1. **Generates a FeatureView**: Automatically creates a Python file with Entity and FeatureView definitions compatible with `feast apply`
2. **Applies the repo**: Registers the FeatureView in the Feast registry and deploys infrastructure (e.g., Milvus collection)
3. **Chunks documents**: Splits text into smaller passages using `TextChunker` (configurable chunk size, overlap, etc.)
4. **Generates embeddings**: Produces vector embeddings using `MultiModalEmbedder` (defaults to `all-MiniLM-L6-v2`)
5. **Writes to online store**: Stores the processed data in your configured online store (e.g., Milvus)

### Customization

* **Custom Chunker**: Subclass `BaseChunker` for your own chunking strategy
* **Custom Embedder**: Subclass `BaseEmbedder` to use a different embedding model
* **Logical Layer Function**: Provide a `SchemaTransformFn` to control how the output maps to your FeatureView schema

### Example Notebook

See **`rag_feast_docembedder.ipynb`** for a complete end-to-end example that uses DocEmbedder with the Wiki DPR dataset and then queries the results using `FeastRAGRetriever`.
┄┄┄┄┄┄┄┄┄┄┄┄┄┄┄┄┄┄┄┄
**What you should do**.
Reproduce the passage of the DocEmbedder excerpt above verbatim, beginning with "1. **Generates a" and continuing through "(e.g., Milvus collection)".

**Data under study**.
┄┄┄┄┄┄┄┄┄┄┄┄┄┄┄┄┄┄┄┄
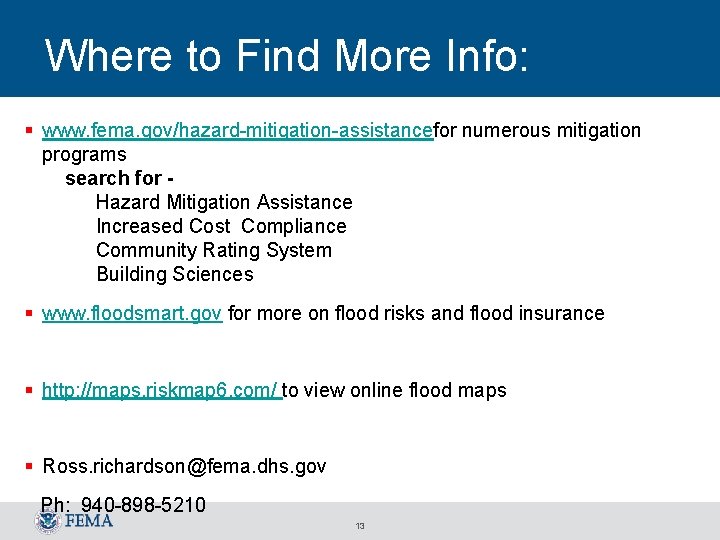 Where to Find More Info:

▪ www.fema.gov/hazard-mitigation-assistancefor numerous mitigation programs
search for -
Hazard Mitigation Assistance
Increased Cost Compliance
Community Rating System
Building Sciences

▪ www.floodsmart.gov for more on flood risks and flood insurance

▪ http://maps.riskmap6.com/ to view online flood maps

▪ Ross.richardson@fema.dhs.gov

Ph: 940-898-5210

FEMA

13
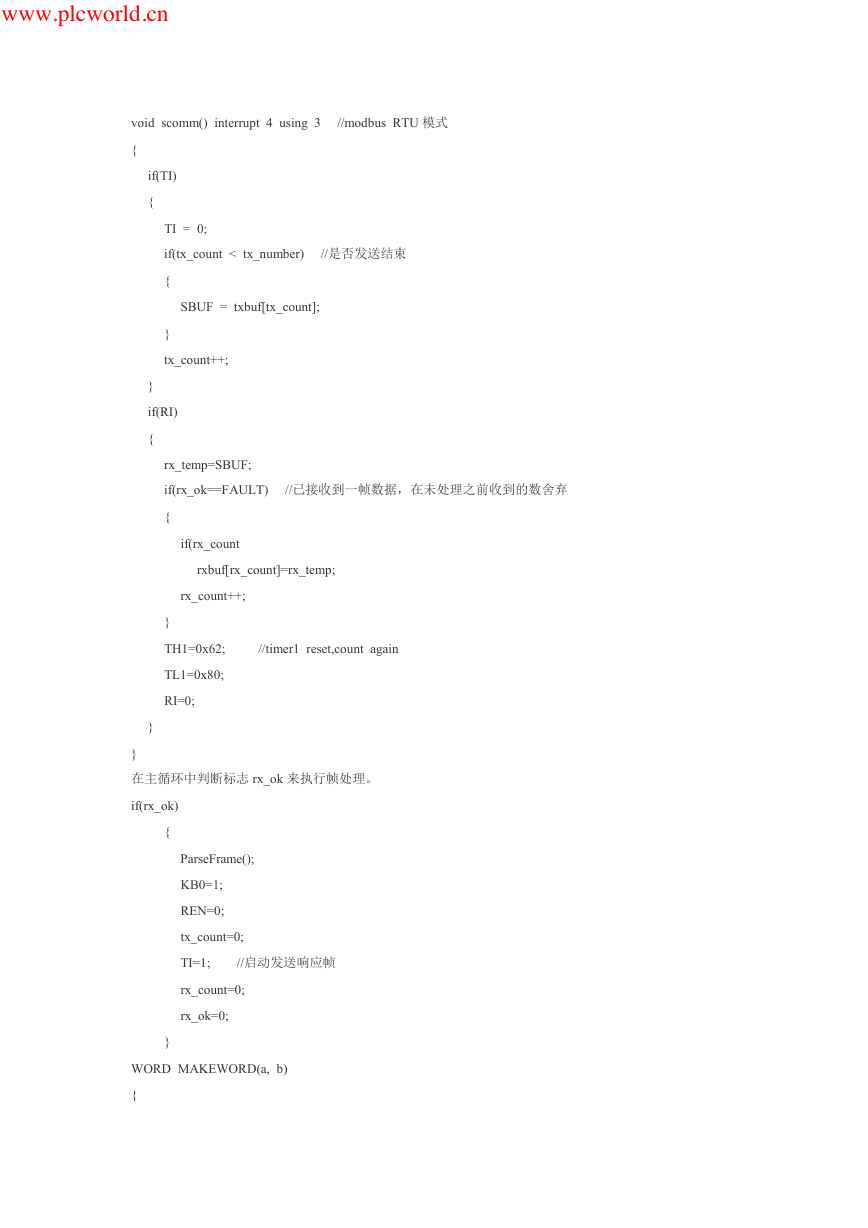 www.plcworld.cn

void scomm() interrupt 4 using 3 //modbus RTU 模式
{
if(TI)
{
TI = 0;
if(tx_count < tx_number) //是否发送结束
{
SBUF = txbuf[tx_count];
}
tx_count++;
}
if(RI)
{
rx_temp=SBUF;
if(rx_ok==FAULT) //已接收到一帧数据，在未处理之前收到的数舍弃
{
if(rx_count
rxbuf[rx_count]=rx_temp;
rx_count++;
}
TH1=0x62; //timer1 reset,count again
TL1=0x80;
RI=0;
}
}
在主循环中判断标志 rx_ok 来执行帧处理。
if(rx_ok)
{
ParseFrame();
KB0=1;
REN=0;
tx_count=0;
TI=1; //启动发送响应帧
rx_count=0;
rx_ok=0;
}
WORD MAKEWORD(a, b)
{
┄┄┄┄┄┄┄┄┄┄┄┄┄┄┄┄┄┄┄┄
**Response to the exercise**.
1. **Generates a FeatureView**: Automatically creates a Python file with Entity and FeatureView definitions compatible with `feast apply`
2. **Applies the repo**: Registers the FeatureView in the Feast registry and deploys infrastructure (e.g., Milvus collection)